Cette vieille histoire qu’il m’a racontée de vive voix il y a une dizaine d’années me revient. Il arrive au Canada dans les années soixante-dix, presque sans argent, avec sa femme et leurs deux enfants. Ils venaient de Nouvelle-Zélande, où il avait vécu avec sa mère depuis l’âge de quatre ans. À cet âge-là, ils avaient quitté leur Lettonie natale, après que son père eut été tué à Moscou par la police de Staline, dit-il.
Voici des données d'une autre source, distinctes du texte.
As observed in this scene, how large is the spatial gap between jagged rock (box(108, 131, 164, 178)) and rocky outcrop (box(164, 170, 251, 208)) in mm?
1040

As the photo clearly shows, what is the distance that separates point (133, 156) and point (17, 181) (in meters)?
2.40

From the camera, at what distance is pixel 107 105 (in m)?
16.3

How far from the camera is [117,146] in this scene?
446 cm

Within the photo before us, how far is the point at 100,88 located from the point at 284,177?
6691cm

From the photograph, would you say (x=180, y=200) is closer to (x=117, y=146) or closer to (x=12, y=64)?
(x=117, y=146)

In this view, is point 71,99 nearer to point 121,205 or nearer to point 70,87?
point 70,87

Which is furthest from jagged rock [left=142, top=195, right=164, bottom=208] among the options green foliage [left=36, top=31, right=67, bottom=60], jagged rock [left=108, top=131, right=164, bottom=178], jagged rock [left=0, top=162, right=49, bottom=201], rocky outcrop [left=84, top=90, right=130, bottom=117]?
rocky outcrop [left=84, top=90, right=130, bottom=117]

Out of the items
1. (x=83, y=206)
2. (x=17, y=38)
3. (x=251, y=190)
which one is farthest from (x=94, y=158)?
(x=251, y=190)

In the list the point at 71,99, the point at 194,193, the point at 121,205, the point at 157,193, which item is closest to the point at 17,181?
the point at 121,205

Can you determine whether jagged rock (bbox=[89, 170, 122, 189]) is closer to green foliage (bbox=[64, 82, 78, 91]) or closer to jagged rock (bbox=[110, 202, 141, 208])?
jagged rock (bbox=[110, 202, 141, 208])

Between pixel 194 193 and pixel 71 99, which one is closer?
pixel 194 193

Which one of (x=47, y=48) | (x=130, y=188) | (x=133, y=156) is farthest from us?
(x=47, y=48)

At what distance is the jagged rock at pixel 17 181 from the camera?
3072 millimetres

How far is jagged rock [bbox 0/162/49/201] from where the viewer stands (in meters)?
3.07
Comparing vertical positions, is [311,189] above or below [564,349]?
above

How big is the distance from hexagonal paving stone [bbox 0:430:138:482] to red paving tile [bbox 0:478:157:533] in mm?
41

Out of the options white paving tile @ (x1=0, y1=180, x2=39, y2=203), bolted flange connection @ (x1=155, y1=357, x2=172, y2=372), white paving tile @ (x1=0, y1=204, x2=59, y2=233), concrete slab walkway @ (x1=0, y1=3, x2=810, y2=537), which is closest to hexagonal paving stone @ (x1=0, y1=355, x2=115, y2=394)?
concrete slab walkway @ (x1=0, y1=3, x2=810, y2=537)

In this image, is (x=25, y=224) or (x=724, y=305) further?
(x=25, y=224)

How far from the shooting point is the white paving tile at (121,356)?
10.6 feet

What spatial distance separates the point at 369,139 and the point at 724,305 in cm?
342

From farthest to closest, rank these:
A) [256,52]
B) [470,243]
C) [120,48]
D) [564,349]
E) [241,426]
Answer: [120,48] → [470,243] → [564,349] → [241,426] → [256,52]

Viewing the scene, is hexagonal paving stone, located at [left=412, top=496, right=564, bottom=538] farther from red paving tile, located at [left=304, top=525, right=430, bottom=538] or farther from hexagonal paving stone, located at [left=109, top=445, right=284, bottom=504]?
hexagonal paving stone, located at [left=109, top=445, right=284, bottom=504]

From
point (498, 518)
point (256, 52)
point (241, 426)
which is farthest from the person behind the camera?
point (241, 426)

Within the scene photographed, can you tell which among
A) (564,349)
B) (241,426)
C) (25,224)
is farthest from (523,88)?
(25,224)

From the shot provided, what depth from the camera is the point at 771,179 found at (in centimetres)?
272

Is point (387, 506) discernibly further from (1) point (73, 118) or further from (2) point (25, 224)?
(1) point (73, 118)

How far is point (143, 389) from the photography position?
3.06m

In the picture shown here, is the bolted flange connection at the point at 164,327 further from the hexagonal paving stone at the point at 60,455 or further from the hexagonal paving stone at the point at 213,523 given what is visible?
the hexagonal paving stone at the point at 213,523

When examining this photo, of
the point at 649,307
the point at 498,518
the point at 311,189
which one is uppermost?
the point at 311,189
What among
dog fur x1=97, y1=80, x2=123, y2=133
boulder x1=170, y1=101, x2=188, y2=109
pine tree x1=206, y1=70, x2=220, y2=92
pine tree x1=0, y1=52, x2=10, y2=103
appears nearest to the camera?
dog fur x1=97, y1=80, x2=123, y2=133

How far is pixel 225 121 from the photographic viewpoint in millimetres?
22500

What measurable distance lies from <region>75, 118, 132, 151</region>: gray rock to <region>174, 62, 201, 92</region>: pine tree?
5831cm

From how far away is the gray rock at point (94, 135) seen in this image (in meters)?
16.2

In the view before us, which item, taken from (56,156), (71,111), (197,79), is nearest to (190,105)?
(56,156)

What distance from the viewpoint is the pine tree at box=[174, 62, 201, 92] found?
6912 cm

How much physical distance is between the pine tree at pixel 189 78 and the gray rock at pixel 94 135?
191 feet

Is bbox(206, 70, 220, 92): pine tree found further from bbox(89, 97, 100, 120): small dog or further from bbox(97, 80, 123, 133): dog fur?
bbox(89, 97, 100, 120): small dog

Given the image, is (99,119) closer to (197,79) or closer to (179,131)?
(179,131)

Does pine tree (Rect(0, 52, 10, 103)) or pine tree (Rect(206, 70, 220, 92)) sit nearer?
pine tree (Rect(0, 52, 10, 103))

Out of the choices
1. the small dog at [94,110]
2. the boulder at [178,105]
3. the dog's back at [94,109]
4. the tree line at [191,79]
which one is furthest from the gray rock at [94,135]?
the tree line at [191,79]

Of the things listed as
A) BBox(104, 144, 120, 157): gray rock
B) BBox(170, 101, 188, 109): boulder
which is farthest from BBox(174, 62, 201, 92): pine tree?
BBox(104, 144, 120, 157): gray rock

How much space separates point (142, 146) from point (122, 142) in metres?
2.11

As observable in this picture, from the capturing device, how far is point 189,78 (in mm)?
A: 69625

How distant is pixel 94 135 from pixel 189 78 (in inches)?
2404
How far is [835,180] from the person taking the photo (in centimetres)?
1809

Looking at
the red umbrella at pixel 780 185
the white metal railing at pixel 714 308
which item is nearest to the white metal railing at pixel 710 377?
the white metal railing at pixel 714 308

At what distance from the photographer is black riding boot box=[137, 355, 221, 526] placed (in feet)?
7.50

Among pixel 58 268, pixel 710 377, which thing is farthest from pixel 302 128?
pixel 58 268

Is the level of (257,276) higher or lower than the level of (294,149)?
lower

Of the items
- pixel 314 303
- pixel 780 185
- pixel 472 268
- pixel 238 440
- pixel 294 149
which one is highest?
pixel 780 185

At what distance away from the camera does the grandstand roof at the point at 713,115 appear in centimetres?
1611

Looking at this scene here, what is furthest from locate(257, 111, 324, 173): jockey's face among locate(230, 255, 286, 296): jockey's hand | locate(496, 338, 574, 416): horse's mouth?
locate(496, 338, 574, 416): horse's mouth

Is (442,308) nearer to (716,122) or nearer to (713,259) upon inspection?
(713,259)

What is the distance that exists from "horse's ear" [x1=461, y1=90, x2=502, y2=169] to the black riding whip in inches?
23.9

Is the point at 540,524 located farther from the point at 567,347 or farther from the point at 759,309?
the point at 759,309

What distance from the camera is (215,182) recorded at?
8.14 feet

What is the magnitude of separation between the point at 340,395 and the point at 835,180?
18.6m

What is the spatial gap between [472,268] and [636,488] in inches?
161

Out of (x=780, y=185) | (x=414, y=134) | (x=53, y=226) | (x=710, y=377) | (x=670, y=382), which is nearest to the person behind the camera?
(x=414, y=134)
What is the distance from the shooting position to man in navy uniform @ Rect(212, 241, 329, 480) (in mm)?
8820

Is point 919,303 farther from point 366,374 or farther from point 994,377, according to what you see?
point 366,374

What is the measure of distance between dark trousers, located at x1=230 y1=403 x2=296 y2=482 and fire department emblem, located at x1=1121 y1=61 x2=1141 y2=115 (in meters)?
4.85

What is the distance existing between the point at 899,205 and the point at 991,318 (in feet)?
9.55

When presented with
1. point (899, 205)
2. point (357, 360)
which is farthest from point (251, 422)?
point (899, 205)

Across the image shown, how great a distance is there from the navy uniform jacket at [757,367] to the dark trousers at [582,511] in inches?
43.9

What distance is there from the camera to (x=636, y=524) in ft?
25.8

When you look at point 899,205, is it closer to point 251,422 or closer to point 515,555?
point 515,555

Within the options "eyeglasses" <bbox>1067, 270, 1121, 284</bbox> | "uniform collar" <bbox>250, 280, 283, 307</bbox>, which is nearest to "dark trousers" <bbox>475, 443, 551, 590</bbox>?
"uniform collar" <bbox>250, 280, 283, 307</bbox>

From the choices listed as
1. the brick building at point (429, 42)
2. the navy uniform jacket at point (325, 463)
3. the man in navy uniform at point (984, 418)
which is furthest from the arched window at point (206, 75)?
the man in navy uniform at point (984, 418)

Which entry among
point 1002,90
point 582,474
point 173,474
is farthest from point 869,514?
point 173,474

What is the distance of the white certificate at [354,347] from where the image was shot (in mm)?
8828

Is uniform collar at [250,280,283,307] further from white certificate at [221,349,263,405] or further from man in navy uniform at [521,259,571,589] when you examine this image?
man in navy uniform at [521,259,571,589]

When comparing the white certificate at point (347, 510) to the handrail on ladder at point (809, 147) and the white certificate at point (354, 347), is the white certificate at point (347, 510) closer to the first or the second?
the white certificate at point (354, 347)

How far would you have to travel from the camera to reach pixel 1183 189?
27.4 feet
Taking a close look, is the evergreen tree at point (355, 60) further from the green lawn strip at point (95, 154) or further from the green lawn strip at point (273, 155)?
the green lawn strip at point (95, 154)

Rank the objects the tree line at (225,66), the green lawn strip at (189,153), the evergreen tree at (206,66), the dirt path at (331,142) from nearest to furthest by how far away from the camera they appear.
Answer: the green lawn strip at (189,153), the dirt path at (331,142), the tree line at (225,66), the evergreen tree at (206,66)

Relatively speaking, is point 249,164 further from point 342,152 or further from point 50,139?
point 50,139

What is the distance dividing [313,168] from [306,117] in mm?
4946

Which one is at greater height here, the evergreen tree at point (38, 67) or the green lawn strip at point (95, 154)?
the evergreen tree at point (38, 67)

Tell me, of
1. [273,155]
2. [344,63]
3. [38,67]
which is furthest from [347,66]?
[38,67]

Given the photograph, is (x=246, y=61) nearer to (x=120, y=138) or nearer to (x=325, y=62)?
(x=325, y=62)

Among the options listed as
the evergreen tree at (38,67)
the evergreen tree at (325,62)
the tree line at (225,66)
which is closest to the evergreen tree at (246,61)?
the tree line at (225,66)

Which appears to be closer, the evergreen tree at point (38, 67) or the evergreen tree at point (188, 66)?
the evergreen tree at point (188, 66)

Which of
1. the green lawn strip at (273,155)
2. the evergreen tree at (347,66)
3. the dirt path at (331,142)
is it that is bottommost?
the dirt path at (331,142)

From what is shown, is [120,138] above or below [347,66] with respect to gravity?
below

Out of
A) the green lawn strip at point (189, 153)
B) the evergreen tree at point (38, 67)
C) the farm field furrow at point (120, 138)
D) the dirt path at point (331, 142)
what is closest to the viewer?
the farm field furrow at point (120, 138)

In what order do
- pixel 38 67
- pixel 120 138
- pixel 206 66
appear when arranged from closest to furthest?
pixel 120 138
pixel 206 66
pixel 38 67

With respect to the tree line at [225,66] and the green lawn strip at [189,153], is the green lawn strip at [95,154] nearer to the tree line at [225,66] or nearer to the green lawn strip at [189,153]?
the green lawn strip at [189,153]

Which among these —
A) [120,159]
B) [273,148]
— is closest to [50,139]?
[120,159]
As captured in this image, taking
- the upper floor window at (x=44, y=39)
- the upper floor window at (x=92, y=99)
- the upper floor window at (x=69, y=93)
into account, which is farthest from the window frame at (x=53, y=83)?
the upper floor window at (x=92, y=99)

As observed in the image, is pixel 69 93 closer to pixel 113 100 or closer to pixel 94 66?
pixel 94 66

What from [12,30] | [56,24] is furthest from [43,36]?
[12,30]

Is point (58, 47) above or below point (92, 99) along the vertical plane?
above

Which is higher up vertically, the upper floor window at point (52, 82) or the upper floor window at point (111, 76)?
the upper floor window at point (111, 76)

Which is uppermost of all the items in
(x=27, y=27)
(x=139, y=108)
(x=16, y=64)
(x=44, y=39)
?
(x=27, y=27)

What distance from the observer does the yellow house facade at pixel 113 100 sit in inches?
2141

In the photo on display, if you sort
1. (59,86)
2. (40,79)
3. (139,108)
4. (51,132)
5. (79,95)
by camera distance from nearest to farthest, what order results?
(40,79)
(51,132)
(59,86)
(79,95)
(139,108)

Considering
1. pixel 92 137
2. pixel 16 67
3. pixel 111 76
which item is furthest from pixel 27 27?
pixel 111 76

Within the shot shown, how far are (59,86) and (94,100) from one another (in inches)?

Il trouve un emploi dans la fonction publique. Il commence au bas de l’échelle, à un salaire dérisoire, le seul revenu de la famille, puisque la mauvaise santé de sa femme l’empêche de travailler. Ses paiements d’hypothèque lui causent de sérieux problèmes. Sa patronne se rend bien compte de la situation difficile dans laquelle il se trouve. Pour le dépanner, elle lui propose de lui prêter mille dollars. Bien sûr, orgueilleux, il refuse. « As you wish », dit-elle. « If you change your mind, just let me know. »

Après quelque temps, elle le relance, revient à la charge d’autres fois, lui rappelle son offre à l’occasion quand elle le croise. Elle semble sincère et lui propose cela d’une façon si simple qu’il se dit « Eh bien » et finit par accepter. Elle demande, néanmoins, au moment de lui faire le prêt que tous les deux signent un papier, non pas, précise-t-elle, parce qu’elle n’a pas confiance en lui, loin de là, mais qui sait, « tomorrow I may be hit by a car and die, who knows! ». Il a confiance et signe.

Au fil des mois il lui remet l’argent assez rapidement, et bientôt ne lui doit plus rien.

Quatre ans plus tard, elle meurt, frappée par une automobile.